* **EXERCISE DESCRIPTION**: Give back the lines of the records exactly, starting at the first and ending at the one with "مصل الفوليك لتطويل".
Segment Start: INPUT DATA
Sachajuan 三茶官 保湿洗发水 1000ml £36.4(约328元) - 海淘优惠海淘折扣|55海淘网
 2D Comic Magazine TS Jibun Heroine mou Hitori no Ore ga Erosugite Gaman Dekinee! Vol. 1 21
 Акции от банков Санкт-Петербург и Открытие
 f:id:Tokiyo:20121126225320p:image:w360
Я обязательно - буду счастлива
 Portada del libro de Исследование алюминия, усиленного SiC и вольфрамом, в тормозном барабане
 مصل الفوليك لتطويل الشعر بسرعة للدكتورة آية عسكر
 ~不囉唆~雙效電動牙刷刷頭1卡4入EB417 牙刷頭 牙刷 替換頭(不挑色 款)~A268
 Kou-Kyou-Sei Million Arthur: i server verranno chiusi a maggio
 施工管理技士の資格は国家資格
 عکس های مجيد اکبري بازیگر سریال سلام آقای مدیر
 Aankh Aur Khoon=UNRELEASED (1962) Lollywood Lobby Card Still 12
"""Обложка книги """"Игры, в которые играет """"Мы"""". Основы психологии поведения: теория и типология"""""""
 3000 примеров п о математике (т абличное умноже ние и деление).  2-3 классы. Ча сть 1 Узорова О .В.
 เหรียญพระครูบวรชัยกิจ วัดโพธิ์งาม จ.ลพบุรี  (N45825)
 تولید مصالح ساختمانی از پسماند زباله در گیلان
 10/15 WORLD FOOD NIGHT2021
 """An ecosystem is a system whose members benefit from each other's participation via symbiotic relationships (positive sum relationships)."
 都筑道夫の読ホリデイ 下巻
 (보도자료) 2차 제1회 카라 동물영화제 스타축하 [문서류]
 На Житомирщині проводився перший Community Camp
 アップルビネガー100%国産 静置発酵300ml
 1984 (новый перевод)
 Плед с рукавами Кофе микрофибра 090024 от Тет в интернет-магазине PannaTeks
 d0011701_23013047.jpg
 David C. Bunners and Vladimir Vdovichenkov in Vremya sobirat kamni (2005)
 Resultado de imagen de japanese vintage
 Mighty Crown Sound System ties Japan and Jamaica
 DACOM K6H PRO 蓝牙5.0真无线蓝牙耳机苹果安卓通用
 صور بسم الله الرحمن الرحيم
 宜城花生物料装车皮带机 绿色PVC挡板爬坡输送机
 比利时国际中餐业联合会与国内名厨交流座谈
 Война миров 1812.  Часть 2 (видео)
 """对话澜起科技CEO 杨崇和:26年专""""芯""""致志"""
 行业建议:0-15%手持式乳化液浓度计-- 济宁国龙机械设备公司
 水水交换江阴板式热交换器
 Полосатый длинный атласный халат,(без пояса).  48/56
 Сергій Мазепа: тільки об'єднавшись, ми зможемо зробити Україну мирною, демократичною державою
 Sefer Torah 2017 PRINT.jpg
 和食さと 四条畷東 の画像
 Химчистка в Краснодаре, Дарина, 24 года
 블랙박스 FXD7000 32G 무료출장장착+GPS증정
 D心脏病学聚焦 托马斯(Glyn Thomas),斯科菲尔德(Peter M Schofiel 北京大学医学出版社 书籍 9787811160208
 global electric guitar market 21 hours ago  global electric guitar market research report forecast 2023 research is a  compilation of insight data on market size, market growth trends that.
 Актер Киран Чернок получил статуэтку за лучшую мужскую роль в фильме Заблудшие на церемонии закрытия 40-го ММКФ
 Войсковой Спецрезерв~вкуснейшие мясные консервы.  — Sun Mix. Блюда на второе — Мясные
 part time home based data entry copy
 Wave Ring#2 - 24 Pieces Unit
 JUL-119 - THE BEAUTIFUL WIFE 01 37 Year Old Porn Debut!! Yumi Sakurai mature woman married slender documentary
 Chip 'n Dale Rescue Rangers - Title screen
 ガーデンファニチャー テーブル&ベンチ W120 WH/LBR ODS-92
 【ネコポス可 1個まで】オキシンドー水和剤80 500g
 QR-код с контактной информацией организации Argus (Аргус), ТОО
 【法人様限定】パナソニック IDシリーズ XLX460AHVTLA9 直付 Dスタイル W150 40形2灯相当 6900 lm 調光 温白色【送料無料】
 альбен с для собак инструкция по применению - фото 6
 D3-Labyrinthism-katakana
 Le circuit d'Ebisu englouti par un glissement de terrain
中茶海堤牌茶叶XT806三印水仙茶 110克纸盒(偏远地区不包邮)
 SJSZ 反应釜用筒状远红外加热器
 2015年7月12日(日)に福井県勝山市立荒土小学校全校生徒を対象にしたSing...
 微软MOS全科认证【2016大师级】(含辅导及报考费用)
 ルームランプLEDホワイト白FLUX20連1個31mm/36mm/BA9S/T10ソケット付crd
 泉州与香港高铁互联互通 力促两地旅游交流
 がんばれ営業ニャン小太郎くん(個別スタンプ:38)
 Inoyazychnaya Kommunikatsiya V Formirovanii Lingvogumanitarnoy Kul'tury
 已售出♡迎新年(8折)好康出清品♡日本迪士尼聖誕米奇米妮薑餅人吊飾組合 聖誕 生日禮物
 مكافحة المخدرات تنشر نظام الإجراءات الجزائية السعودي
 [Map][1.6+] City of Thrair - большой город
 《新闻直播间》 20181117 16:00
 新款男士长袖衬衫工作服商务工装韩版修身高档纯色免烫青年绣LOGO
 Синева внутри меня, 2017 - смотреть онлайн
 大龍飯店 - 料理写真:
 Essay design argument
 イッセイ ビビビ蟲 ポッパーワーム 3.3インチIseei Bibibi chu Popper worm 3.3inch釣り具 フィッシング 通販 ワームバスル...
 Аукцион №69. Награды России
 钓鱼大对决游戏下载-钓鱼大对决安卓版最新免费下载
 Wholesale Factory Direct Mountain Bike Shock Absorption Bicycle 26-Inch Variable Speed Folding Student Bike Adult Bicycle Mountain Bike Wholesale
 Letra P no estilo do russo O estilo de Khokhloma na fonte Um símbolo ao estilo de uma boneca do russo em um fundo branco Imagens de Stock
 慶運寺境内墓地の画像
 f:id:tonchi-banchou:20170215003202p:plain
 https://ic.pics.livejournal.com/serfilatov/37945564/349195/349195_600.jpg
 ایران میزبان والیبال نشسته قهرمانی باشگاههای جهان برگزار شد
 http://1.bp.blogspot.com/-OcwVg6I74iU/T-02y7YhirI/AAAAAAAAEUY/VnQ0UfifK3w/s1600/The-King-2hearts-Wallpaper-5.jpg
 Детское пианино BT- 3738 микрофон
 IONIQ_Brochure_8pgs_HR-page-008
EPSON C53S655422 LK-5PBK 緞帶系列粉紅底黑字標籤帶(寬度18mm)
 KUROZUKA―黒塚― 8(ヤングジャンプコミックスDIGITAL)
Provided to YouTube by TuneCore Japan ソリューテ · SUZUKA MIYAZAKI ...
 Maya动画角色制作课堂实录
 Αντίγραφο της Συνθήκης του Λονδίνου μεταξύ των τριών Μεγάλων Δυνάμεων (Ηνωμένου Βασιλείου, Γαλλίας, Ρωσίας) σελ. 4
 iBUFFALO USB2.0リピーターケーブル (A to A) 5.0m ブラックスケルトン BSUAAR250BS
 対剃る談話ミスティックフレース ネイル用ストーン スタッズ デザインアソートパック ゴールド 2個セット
Segment End: INPUT DATA
* **TASK SOLUTION**:
Sachajuan 三茶官 保湿洗发水 1000ml £36.4(约328元) - 海淘优惠海淘折扣|55海淘网
 2D Comic Magazine TS Jibun Heroine mou Hitori no Ore ga Erosugite Gaman Dekinee! Vol. 1 21
 Акции от банков Санкт-Петербург и Открытие
 f:id:Tokiyo:20121126225320p:image:w360
Я обязательно - буду счастлива
 Portada del libro de Исследование алюминия, усиленного SiC и вольфрамом, в тормозном барабане
 مصل الفوليك لتطويل الشعر بسرعة للدكتورة آية عسكر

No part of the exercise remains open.